Task requirements
#1 Revise the passage on the envelope library from "A site-saturation library" down to "vector VRC8400 CMV/R.", putting "FLAG tag" wherever "c-myc tag" appears.
#2 According to the envelope library passage, which vector received the open reading frame encoding the library?
#3 List every component the envelope library passage says was added after the stabilized, cleaved gp140.

Reading passage
A site-saturation library was designed using CH848.3.D0949.10.17 gp140 with N133D and N138T substitutions (10.17DT) as a template8. N133D and N138T substitutions were added to enable HIV-1 bnAb DH270 inferred precursor binding8. The site-saturation envelope library was synthesized (GenScript) to contain envelopes with a single substitution. The substitutions introduced could be any of the other 19 possible amino acids at any one position within the gp120 subunit. The stabilized, cleaved HIV-1 envelope gp140 was fused to a C-terminal c-myc tag and HRV-3C cleavage site, followed by a platelet-derived growth factor receptor transmembrane region that ensured cell surface presentation of the envelope. The open reading frame encoding the envelope library was cloned into the mammalian expression vector VRC8400 CMV/R.

Data for analysis
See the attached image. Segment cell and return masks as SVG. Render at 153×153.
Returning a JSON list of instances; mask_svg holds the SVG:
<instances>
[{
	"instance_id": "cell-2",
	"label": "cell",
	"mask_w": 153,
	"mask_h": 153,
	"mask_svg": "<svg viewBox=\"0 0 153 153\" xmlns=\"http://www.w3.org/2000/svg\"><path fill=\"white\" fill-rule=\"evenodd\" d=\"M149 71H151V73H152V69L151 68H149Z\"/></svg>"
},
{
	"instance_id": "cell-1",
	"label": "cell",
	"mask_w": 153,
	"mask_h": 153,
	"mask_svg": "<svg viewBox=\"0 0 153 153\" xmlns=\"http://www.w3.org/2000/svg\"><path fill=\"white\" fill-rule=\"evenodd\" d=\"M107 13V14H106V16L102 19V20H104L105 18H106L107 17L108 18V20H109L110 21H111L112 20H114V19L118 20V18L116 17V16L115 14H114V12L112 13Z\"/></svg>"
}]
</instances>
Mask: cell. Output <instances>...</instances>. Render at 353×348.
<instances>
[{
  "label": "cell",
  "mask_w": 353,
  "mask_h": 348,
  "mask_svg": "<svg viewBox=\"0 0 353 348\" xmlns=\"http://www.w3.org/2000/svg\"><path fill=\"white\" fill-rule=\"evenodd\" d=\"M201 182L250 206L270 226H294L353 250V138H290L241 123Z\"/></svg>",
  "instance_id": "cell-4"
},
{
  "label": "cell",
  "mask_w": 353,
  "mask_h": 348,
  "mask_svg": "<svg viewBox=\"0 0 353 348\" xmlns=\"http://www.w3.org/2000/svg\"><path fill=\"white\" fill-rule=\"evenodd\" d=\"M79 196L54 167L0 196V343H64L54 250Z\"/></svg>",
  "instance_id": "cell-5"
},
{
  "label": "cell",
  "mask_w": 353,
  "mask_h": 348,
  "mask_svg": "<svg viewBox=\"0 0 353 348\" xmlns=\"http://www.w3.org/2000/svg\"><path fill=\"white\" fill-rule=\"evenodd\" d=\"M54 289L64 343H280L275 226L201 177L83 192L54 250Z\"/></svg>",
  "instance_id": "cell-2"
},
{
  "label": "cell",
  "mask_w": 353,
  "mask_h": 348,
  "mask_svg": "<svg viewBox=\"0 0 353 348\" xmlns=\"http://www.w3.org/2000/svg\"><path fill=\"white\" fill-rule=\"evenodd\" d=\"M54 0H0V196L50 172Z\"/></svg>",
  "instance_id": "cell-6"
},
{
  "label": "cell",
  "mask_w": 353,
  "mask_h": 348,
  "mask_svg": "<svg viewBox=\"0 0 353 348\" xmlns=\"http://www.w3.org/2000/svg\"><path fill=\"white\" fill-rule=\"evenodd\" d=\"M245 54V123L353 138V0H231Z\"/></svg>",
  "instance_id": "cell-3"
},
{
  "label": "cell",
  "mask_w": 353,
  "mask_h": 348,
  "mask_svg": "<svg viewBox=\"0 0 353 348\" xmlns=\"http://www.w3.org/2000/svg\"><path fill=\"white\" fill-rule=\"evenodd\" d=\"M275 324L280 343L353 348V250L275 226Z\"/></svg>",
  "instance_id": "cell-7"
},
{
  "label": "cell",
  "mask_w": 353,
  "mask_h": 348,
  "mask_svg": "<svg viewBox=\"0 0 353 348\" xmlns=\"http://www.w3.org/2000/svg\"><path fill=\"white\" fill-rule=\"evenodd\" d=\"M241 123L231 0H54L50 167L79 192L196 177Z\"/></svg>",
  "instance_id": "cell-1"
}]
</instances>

Results of the tasks
#1
A site-saturation library was designed using CH848.3.D0949.10.17 gp140 with N133D and N138T substitutions (10.17DT) as a template8. N133D and N138T substitutions were added to enable HIV-1 bnAb DH270 inferred precursor binding8. The site-saturation envelope library was synthesized (GenScript) to contain envelopes with a single substitution. The substitutions introduced could be any of the other 19 possible amino acids at any one position within the gp120 subunit. The stabilized, cleaved HIV-1 envelope gp140 was fused to a C-terminal FLAG tag and HRV-3C cleavage site, followed by a platelet-derived growth factor receptor transmembrane region that ensured cell surface presentation of the envelope. The open reading frame encoding the envelope library was cloned into the mammalian expression vector VRC8400 CMV/R.

#2 The mammalian expression vector VRC8400 CMV/R.

#3
- A C-terminal c-myc tag
- An HRV-3C cleavage site
- A platelet-derived growth factor receptor transmembrane region